« Quand on n’a rien à dire, on ferme sa gueule ! »
18h12
La foule se presse devant la salle des mariages de la mairie du Luc-en-Provence. Ce soir, le conseil municipal passe aux urnes suite à la démission du maire FN, Philippe de La Grange, pour « état de santé incompatible avec la fonction de maire ». Il avait été élu en mars 2014
18h15
Les candidats aux départementales serrent des paluches en attendant l’ouverture des portes. Parmi eux, Jean-Marie Bernardi et son écharpe rouge, Front de gauche éliminé au premier tour des municipales, il est aussi à l’origine d’« Ensemble pour le Luc », comité de vigilance contre le FN. Dominique Lain, chef de file de l’opposition DVD, fait lui aussi son tour de piste ; il sera candidat fin mars sous l’étiquette UMP.
18h17
Var Matin n’a pas été informé du conseil municipal de ce soir et n’a donc pas dépêché de journaliste pour l’occasion. Etrange, au Ravi on est pourtant au courant depuis trois semaines… C’est donc le correspondant local, retraité associatif, qui s’y colle et s’en excuse.

Lignes de données:

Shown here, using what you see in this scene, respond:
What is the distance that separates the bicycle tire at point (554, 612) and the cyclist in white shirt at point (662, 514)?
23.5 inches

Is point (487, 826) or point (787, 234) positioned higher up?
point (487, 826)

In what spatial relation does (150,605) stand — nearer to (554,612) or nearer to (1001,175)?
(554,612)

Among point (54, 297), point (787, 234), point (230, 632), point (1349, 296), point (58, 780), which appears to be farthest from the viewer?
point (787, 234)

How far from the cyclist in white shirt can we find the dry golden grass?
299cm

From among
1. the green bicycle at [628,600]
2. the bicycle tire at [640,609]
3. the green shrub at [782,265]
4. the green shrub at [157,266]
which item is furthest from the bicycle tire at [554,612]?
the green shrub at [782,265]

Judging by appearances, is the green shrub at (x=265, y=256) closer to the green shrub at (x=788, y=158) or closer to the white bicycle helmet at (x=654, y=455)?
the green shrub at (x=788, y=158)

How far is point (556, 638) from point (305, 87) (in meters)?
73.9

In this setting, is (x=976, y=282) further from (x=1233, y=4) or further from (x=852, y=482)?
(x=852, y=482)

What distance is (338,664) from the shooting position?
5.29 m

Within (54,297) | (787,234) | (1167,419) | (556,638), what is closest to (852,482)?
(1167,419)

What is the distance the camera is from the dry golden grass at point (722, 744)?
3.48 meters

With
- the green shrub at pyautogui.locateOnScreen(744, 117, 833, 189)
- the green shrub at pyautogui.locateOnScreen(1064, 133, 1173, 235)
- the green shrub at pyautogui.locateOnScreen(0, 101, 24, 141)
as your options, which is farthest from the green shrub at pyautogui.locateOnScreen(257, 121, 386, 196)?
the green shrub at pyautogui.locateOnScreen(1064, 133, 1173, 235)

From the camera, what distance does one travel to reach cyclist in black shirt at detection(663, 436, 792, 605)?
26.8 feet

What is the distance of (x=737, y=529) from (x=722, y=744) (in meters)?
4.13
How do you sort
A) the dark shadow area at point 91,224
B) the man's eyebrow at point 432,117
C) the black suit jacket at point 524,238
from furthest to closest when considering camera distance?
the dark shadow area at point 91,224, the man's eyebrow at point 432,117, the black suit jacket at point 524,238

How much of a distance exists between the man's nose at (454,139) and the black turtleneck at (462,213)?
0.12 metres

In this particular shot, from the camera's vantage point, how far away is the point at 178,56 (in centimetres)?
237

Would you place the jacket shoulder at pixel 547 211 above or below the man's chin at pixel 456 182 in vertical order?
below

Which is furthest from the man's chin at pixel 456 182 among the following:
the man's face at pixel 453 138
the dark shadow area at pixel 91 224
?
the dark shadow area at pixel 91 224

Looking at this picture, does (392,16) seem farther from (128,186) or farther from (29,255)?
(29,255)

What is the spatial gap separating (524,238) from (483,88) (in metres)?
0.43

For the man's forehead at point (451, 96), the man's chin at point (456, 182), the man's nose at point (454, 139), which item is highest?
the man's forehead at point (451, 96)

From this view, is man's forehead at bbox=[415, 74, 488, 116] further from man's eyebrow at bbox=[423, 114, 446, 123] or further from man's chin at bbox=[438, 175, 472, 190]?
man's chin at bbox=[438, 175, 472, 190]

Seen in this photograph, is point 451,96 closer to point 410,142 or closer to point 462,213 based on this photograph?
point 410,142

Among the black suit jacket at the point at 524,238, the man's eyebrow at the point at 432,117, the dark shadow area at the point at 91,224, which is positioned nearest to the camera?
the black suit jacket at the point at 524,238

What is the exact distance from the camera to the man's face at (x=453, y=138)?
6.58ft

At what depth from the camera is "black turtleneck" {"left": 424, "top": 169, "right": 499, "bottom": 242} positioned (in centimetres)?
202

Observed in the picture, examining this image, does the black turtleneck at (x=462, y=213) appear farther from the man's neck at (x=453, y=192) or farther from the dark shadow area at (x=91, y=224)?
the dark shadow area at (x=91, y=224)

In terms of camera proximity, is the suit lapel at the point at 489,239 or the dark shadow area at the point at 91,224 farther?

Consignes:
(a) D'après l'extrait du texte, pourquoi Var Matin n'a-t-il envoyé aucun journaliste au conseil municipal ? Répondez en une à trois phrases.
(b) Indiquez si chacune des affirmations suivantes s'accorde avec l'extrait du texte. Répondez par oui ou par non et citez les mots du texte qui permettent de trancher.
(i) Philippe de La Grange avait été élu en mars 2014.
(ii) Jean-Marie Bernardi a été élu au premier tour des municipales.
(iii) Dominique Lain se présentera sous l'étiquette UMP.

Corrigé:
(a) Var Matin n'a envoyé aucun journaliste parce que le journal n'avait pas été informé du conseil municipal de ce soir. C'est donc le correspondant local, un retraité associatif, qui couvre la séance.

(b)
(i) Oui : « Il avait été élu en mars 2014 ».
(ii) Non : « Front de gauche éliminé au premier tour des municipales ».
(iii) Oui : « il sera candidat fin mars sous l’étiquette UMP ».